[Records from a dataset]
■ ■ ■ ■ ■ ■ ■

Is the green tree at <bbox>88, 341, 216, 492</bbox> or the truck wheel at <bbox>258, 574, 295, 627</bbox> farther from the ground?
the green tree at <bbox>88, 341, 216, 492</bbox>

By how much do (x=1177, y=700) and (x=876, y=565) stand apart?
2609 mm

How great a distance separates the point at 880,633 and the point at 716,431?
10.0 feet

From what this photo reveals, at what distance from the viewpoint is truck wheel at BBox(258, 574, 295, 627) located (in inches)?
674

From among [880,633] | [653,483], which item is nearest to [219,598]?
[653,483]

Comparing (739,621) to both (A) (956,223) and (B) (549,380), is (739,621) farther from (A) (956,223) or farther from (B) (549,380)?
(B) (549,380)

■ ■ ■ ■ ■ ■ ■

Reproduce the material verbatim, beginning with the line containing "Comparing (739,621) to" and continuing through the end of the material.

Comparing (739,621) to both (A) (956,223) and (B) (549,380), is (739,621) farther from (A) (956,223) or farther from (B) (549,380)?
(B) (549,380)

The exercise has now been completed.